Over the Christmas season, you’ll hear how God became a man. How is that? And how do we wrap our minds around the idea that the Creator of the universe lived on earth in the form of a man? The theological term used to describe God becoming man is incarnation. It can be illustrated this way:
Suppose you have an aquarium. You feed the fish daily. Every once in a while you clean the tank. When you go out of town, you drop a feeder in the aquarium so the fish will have plenty to eat while you’re gone. You would think with all the effort, concern, and money spent on the fish that they would be grateful. But if your hand gets close to them, they show one emotion: fear.
To your fish, you are deity. You are too large for them. Your actions are too incomprehensible. They see your acts of mercy and care as cruelty. The only way you could change their perception of you would be to become incarnate. You would have to become a fish and speak to them in a language they could understand.
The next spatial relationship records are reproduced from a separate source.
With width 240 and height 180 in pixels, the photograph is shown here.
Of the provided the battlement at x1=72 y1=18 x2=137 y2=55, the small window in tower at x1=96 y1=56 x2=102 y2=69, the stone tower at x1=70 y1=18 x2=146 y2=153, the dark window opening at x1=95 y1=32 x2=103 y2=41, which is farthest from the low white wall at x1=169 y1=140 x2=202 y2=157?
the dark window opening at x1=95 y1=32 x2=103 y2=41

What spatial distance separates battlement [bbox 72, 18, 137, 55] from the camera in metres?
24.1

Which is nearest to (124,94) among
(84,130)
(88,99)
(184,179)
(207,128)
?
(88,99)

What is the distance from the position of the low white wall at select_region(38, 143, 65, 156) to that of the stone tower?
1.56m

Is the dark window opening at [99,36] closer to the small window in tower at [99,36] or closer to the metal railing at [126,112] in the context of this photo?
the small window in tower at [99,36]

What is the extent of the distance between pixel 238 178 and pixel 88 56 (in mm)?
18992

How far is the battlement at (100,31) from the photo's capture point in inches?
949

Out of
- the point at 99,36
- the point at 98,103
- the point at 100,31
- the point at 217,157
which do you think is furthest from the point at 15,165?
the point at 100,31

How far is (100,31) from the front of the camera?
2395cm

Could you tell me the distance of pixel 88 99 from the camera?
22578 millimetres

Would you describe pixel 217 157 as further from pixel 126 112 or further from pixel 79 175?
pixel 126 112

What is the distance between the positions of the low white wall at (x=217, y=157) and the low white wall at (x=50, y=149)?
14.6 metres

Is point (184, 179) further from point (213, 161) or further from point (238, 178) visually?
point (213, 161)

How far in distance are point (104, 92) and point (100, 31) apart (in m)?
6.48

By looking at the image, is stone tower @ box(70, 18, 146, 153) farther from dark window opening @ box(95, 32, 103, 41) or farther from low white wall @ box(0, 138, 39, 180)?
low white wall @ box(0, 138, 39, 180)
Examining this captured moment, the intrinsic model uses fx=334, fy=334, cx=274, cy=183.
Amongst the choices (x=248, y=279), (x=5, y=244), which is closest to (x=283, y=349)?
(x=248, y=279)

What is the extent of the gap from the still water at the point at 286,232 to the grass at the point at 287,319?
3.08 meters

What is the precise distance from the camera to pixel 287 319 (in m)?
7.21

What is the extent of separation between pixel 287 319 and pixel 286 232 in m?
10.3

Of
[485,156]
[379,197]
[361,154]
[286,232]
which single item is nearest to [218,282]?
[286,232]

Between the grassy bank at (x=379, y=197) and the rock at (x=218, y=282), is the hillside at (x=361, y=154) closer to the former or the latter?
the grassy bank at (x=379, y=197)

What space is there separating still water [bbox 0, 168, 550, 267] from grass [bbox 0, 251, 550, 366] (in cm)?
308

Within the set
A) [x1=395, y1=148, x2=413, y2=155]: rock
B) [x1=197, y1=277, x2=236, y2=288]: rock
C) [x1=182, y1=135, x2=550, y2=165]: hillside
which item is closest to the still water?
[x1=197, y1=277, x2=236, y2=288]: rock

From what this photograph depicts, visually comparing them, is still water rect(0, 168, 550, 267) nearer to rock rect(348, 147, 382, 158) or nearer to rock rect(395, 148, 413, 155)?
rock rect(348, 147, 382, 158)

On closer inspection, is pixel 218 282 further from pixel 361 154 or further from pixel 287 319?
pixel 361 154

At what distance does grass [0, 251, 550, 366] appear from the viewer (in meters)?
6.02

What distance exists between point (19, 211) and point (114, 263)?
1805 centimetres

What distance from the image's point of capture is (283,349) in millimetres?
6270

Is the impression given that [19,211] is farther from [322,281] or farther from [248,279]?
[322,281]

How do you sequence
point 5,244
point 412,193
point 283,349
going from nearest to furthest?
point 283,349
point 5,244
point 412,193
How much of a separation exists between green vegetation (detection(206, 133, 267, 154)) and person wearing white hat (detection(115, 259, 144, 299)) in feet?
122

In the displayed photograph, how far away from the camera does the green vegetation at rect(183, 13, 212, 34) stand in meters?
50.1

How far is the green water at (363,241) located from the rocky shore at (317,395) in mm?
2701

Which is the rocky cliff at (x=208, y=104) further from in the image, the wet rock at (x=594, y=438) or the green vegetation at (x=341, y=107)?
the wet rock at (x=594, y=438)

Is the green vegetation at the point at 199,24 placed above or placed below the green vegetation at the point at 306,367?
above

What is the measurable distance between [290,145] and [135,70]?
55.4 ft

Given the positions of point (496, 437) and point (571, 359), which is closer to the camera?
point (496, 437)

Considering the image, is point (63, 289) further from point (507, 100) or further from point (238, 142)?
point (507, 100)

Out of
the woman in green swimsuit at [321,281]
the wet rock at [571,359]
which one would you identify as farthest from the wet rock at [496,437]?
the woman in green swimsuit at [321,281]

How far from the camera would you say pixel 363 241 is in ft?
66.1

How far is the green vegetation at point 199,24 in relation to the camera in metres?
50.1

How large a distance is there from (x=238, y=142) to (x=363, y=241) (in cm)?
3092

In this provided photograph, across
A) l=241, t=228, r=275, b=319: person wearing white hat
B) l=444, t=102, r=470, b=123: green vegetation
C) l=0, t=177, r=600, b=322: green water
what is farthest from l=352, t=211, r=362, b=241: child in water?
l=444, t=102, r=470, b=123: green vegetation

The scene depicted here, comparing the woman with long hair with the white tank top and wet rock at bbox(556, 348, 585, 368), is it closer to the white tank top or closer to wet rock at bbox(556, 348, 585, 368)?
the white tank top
A human being becoming a fish may seem a little far-fetched. (Actually, evolutionists believe we evolved from fish so maybe it’s not so far-fetched to some!) God becoming a baby seems incredible. Yet that is exactly what happened that night in Bethlehem. God became a man so that we would know his love, grace, and mercy.
In John’s gospel, he wrote,
“The Word (i.e., God) became flesh and made his dwelling among us” (John 1:14).
As you celebrate the birth of the Savior this Christmas season, be reminded that he knows all of the emotions that come with living on earth. He can relate to your joys, your sorrows, your glee, and your grief. He dwelled among us so that he can dwell in us.